- _REQUIREMENTS_
Locate each line in the items below that contains the string "wiper", and copy those lines out in full.

[BEGIN DATASET RECORDS]

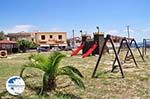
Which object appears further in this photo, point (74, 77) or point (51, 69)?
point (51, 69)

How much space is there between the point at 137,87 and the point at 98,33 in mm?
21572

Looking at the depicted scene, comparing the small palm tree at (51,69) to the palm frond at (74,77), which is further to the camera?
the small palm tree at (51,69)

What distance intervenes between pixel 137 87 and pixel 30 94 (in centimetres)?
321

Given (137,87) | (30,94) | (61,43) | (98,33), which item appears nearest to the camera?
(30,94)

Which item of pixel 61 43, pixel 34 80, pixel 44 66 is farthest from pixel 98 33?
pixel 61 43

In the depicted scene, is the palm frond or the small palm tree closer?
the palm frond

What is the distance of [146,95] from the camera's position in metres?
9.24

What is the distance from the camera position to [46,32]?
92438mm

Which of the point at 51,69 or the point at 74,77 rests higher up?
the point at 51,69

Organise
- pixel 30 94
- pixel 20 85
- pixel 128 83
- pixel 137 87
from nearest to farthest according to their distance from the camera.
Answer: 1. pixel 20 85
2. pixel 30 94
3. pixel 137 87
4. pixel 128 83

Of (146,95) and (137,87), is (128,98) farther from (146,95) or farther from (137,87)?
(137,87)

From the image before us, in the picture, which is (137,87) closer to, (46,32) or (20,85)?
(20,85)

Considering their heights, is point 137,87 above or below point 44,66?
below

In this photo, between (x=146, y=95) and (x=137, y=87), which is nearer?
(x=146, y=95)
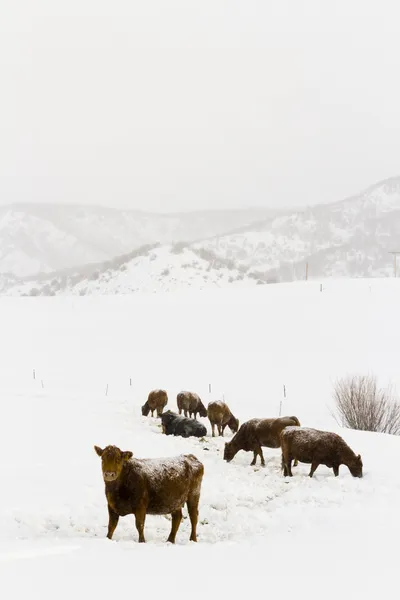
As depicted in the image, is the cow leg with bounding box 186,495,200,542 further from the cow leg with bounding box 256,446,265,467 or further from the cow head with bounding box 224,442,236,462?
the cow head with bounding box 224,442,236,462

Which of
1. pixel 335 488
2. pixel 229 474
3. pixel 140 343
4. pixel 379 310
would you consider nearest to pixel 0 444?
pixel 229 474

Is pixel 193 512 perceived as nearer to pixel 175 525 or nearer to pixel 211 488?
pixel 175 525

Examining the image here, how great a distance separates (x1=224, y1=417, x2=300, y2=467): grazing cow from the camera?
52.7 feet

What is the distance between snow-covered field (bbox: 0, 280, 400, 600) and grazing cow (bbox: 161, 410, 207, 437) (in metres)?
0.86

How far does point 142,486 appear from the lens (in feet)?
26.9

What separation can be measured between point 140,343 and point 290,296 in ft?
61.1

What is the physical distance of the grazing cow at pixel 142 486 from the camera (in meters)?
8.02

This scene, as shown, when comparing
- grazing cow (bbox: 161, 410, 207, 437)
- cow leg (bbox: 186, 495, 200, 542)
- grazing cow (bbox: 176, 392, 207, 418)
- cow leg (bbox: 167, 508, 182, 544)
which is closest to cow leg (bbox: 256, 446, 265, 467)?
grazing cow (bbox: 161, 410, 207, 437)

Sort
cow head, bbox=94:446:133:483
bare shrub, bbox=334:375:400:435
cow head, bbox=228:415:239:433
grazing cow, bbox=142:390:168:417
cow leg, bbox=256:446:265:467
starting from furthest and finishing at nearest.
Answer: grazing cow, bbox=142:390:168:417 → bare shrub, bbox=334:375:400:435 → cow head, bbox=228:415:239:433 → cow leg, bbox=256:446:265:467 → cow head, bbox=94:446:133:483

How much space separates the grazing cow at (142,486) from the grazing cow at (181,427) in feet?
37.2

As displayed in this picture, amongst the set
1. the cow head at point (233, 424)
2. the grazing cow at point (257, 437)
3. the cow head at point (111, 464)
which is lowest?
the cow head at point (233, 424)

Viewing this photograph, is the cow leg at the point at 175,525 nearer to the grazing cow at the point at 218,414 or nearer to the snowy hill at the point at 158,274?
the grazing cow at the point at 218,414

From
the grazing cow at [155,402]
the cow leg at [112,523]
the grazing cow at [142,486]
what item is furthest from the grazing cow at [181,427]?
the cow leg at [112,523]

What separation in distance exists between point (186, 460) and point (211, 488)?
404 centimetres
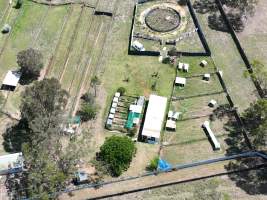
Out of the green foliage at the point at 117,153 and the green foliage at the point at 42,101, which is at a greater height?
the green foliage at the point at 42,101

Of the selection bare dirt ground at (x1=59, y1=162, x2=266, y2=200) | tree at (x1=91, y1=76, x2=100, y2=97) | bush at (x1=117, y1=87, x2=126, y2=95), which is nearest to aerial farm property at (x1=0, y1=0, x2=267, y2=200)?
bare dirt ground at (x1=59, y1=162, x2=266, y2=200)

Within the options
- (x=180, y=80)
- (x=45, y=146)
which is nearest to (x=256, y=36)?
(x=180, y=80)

[END DATASET RECORDS]
[BEGIN DATASET RECORDS]

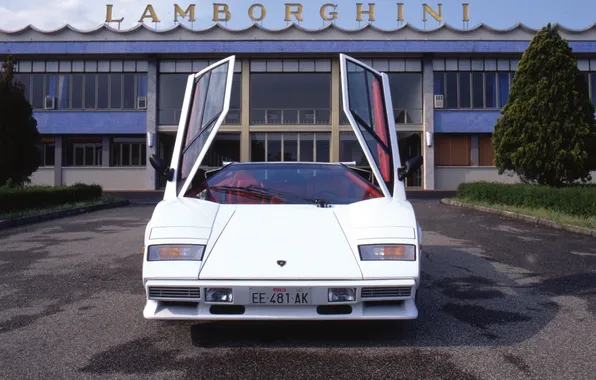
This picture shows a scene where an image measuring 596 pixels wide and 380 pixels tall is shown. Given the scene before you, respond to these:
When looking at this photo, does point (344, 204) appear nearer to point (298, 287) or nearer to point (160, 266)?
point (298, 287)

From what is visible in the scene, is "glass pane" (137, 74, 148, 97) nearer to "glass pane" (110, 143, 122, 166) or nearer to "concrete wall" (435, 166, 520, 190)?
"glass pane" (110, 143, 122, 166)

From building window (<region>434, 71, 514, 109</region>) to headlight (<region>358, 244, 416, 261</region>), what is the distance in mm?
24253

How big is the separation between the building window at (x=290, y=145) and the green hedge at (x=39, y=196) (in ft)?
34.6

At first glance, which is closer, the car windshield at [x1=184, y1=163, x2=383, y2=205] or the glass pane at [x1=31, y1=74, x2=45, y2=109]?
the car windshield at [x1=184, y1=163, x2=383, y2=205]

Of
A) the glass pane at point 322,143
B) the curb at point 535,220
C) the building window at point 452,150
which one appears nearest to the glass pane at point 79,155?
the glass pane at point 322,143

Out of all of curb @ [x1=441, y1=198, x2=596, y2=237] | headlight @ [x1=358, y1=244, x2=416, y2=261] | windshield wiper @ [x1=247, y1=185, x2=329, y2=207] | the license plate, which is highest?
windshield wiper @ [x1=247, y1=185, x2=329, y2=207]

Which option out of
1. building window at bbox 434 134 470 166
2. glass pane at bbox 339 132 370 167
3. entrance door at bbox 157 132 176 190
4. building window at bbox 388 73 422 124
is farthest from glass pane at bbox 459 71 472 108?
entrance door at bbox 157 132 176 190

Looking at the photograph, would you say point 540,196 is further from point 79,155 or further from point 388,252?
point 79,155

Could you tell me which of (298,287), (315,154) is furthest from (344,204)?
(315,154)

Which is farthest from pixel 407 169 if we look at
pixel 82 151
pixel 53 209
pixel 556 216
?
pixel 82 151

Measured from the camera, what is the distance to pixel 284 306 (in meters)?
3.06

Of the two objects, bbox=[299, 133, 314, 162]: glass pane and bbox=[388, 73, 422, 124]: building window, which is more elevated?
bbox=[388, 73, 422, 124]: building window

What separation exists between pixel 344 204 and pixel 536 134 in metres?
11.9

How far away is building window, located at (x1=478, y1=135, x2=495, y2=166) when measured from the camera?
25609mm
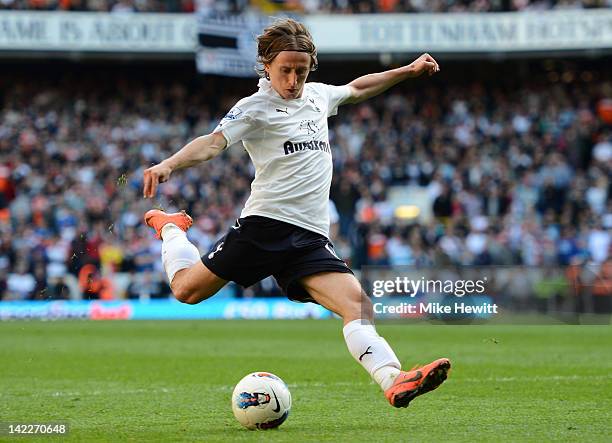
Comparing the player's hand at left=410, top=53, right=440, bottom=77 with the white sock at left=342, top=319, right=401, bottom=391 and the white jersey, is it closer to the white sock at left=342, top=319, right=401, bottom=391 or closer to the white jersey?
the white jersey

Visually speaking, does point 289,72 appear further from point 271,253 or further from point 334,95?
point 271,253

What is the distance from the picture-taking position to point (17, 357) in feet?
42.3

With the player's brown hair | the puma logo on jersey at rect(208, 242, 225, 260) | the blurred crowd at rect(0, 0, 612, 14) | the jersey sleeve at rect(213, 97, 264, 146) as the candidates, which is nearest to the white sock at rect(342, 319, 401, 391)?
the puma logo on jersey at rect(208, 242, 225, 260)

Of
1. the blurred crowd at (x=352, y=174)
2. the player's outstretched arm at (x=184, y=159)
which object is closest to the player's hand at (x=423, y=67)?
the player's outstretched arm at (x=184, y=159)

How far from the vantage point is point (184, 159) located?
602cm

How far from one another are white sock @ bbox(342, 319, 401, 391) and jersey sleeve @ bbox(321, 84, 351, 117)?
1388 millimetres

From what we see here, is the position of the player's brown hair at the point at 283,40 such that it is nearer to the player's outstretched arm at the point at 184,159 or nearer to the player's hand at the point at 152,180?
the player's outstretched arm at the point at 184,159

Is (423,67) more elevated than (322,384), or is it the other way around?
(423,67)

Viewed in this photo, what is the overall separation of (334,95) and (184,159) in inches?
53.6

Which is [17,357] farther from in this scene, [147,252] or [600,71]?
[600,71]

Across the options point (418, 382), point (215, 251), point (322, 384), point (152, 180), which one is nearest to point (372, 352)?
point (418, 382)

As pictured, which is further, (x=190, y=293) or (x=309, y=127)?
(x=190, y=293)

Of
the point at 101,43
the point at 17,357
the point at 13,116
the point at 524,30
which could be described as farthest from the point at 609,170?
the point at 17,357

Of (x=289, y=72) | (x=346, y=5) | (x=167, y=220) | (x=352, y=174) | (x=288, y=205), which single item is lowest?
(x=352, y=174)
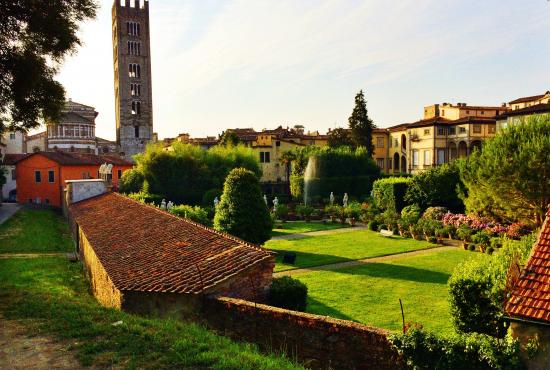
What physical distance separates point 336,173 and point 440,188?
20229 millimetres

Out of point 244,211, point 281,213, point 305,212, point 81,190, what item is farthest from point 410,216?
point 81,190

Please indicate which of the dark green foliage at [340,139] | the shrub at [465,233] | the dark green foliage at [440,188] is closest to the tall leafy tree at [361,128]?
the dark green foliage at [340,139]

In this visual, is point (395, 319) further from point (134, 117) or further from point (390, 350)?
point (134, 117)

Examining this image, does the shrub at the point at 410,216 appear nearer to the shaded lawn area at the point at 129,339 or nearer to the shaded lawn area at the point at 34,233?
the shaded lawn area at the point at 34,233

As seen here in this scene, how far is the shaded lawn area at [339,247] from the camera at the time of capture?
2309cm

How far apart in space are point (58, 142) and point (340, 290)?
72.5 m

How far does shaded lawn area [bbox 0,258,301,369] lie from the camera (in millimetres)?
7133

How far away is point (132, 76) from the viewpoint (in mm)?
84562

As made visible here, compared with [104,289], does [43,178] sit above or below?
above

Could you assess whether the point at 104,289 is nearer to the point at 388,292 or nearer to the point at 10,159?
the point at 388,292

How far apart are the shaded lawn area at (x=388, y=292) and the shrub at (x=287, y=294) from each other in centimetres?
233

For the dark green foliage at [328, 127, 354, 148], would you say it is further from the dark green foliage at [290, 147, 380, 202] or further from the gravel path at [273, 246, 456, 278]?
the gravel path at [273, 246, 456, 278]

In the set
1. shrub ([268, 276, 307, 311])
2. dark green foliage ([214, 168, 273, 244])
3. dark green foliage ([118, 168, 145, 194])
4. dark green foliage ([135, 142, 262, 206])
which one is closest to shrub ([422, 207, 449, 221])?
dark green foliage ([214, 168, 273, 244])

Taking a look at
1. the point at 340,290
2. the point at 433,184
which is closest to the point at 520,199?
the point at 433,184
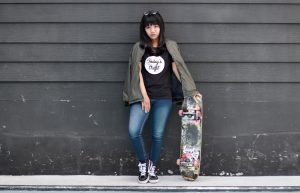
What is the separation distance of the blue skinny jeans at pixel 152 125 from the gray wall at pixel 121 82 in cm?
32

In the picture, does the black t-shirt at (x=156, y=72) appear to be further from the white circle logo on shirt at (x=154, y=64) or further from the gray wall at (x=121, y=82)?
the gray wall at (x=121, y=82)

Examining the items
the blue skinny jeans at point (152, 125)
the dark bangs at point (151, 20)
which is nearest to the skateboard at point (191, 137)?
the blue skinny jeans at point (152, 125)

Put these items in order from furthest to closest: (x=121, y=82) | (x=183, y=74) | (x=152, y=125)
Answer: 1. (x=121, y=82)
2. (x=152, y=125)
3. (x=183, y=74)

[END DATASET RECORDS]

- _SOLUTION FOR THIS EXERCISE_
Out of all of curb @ [x1=441, y1=198, x2=596, y2=237] | headlight @ [x1=358, y1=244, x2=416, y2=261] | windshield wiper @ [x1=247, y1=185, x2=329, y2=207] | the license plate, which is highest?
windshield wiper @ [x1=247, y1=185, x2=329, y2=207]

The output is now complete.